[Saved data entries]
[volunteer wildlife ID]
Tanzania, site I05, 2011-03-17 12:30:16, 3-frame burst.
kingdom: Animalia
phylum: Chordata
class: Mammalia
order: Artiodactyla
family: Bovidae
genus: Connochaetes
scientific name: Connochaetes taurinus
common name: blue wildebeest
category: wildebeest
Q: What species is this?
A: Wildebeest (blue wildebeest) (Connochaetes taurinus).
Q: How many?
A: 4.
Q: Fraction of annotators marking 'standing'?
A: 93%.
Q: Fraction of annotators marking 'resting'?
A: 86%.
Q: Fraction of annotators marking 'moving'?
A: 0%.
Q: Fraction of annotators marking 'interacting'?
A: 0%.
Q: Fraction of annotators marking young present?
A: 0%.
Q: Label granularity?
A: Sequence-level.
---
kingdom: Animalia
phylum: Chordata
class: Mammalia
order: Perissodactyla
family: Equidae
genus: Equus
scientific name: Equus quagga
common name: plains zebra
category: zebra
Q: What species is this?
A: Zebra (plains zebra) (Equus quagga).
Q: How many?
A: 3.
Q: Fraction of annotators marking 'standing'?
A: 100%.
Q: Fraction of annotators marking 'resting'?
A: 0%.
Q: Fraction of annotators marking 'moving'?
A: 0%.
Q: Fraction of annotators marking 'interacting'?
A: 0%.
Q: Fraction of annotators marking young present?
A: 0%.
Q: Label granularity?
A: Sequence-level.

**Work order:** Reproduce each record above exactly, keeping every word as it stands.

**Your response:**
[volunteer wildlife ID]
Tanzania, site I05, 2011-03-17 12:30:16, 3-frame burst.
kingdom: Animalia
phylum: Chordata
class: Mammalia
order: Artiodactyla
family: Bovidae
genus: Connochaetes
scientific name: Connochaetes taurinus
common name: blue wildebeest
category: wildebeest
Q: What species is this?
A: Wildebeest (blue wildebeest) (Connochaetes taurinus).
Q: How many?
A: 4.
Q: Fraction of annotators marking 'standing'?
A: 93%.
Q: Fraction of annotators marking 'resting'?
A: 86%.
Q: Fraction of annotators marking 'moving'?
A: 0%.
Q: Fraction of annotators marking 'interacting'?
A: 0%.
Q: Fraction of annotators marking young present?
A: 0%.
Q: Label granularity?
A: Sequence-level.
---
kingdom: Animalia
phylum: Chordata
class: Mammalia
order: Perissodactyla
family: Equidae
genus: Equus
scientific name: Equus quagga
common name: plains zebra
category: zebra
Q: What species is this?
A: Zebra (plains zebra) (Equus quagga).
Q: How many?
A: 3.
Q: Fraction of annotators marking 'standing'?
A: 100%.
Q: Fraction of annotators marking 'resting'?
A: 0%.
Q: Fraction of annotators marking 'moving'?
A: 0%.
Q: Fraction of annotators marking 'interacting'?
A: 0%.
Q: Fraction of annotators marking young present?
A: 0%.
Q: Label granularity?
A: Sequence-level.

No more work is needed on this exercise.